* [Collected data]:
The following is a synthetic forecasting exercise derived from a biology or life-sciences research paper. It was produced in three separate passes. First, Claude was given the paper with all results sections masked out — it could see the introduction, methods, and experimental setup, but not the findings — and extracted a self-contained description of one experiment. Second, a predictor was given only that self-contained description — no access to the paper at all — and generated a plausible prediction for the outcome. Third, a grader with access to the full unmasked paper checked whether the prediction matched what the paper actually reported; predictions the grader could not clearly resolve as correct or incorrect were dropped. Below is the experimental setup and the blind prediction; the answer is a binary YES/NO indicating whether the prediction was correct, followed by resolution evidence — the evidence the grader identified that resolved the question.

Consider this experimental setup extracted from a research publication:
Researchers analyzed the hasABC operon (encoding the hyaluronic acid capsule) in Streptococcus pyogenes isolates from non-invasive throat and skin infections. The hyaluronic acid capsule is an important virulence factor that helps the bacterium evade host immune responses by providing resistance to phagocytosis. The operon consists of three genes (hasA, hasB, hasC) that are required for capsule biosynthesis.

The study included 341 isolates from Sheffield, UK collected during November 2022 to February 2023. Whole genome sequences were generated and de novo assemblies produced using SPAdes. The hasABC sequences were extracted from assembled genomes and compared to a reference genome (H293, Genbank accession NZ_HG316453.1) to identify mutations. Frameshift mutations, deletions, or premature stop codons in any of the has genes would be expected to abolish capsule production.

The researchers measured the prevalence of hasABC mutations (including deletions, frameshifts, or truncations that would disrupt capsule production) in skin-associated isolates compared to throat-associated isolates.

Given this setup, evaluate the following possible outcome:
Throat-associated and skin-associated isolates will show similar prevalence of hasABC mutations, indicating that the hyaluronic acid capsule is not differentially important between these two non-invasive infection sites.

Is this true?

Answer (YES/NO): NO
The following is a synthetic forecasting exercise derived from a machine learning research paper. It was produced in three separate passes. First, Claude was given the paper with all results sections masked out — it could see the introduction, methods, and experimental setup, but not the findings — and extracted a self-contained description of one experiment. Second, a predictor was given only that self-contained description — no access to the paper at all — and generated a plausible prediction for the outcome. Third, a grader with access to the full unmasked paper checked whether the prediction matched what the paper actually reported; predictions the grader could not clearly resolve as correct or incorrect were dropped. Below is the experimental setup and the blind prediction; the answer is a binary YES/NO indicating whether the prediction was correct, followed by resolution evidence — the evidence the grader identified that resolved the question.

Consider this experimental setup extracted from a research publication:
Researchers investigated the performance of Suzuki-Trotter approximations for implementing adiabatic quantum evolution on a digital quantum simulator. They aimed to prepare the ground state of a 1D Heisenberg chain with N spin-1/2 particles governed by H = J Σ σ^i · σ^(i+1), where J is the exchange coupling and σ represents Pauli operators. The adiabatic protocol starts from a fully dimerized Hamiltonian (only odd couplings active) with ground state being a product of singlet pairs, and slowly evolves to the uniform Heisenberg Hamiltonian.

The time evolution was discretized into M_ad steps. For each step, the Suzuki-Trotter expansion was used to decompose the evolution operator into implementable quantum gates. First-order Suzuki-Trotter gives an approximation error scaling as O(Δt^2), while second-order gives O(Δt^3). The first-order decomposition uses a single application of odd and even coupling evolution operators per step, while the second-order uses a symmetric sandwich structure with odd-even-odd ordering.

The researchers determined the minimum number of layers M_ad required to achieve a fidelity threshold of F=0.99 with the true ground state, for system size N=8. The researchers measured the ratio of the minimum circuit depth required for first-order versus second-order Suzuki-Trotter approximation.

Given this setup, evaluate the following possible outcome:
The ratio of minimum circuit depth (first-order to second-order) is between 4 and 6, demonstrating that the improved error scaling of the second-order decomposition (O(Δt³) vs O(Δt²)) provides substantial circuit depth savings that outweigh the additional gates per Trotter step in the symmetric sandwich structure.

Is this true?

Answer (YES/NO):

* [What to produce]: Each of the lines above must appear again, unchanged.

* [Result of this task]:
The following is a synthetic forecasting exercise derived from a biology or life-sciences research paper. It was produced in three separate passes. First, Claude was given the paper with all results sections masked out — it could see the introduction, methods, and experimental setup, but not the findings — and extracted a self-contained description of one experiment. Second, a predictor was given only that self-contained description — no access to the paper at all — and generated a plausible prediction for the outcome. Third, a grader with access to the full unmasked paper checked whether the prediction matched what the paper actually reported; predictions the grader could not clearly resolve as correct or incorrect were dropped. Below is the experimental setup and the blind prediction; the answer is a binary YES/NO indicating whether the prediction was correct, followed by resolution evidence — the evidence the grader identified that resolved the question.

Consider this experimental setup extracted from a research publication:
Researchers analyzed the hasABC operon (encoding the hyaluronic acid capsule) in Streptococcus pyogenes isolates from non-invasive throat and skin infections. The hyaluronic acid capsule is an important virulence factor that helps the bacterium evade host immune responses by providing resistance to phagocytosis. The operon consists of three genes (hasA, hasB, hasC) that are required for capsule biosynthesis.

The study included 341 isolates from Sheffield, UK collected during November 2022 to February 2023. Whole genome sequences were generated and de novo assemblies produced using SPAdes. The hasABC sequences were extracted from assembled genomes and compared to a reference genome (H293, Genbank accession NZ_HG316453.1) to identify mutations. Frameshift mutations, deletions, or premature stop codons in any of the has genes would be expected to abolish capsule production.

The researchers measured the prevalence of hasABC mutations (including deletions, frameshifts, or truncations that would disrupt capsule production) in skin-associated isolates compared to throat-associated isolates.

Given this setup, evaluate the following possible outcome:
Throat-associated and skin-associated isolates will show similar prevalence of hasABC mutations, indicating that the hyaluronic acid capsule is not differentially important between these two non-invasive infection sites.

Is this true?

Answer (YES/NO): NO
The following is a synthetic forecasting exercise derived from a machine learning research paper. It was produced in three separate passes. First, Claude was given the paper with all results sections masked out — it could see the introduction, methods, and experimental setup, but not the findings — and extracted a self-contained description of one experiment. Second, a predictor was given only that self-contained description — no access to the paper at all — and generated a plausible prediction for the outcome. Third, a grader with access to the full unmasked paper checked whether the prediction matched what the paper actually reported; predictions the grader could not clearly resolve as correct or incorrect were dropped. Below is the experimental setup and the blind prediction; the answer is a binary YES/NO indicating whether the prediction was correct, followed by resolution evidence — the evidence the grader identified that resolved the question.

Consider this experimental setup extracted from a research publication:
Researchers investigated the performance of Suzuki-Trotter approximations for implementing adiabatic quantum evolution on a digital quantum simulator. They aimed to prepare the ground state of a 1D Heisenberg chain with N spin-1/2 particles governed by H = J Σ σ^i · σ^(i+1), where J is the exchange coupling and σ represents Pauli operators. The adiabatic protocol starts from a fully dimerized Hamiltonian (only odd couplings active) with ground state being a product of singlet pairs, and slowly evolves to the uniform Heisenberg Hamiltonian.

The time evolution was discretized into M_ad steps. For each step, the Suzuki-Trotter expansion was used to decompose the evolution operator into implementable quantum gates. First-order Suzuki-Trotter gives an approximation error scaling as O(Δt^2), while second-order gives O(Δt^3). The first-order decomposition uses a single application of odd and even coupling evolution operators per step, while the second-order uses a symmetric sandwich structure with odd-even-odd ordering.

The researchers determined the minimum number of layers M_ad required to achieve a fidelity threshold of F=0.99 with the true ground state, for system size N=8. The researchers measured the ratio of the minimum circuit depth required for first-order versus second-order Suzuki-Trotter approximation.

Given this setup, evaluate the following possible outcome:
The ratio of minimum circuit depth (first-order to second-order) is between 4 and 6, demonstrating that the improved error scaling of the second-order decomposition (O(Δt³) vs O(Δt²)) provides substantial circuit depth savings that outweigh the additional gates per Trotter step in the symmetric sandwich structure.

Is this true?

Answer (YES/NO):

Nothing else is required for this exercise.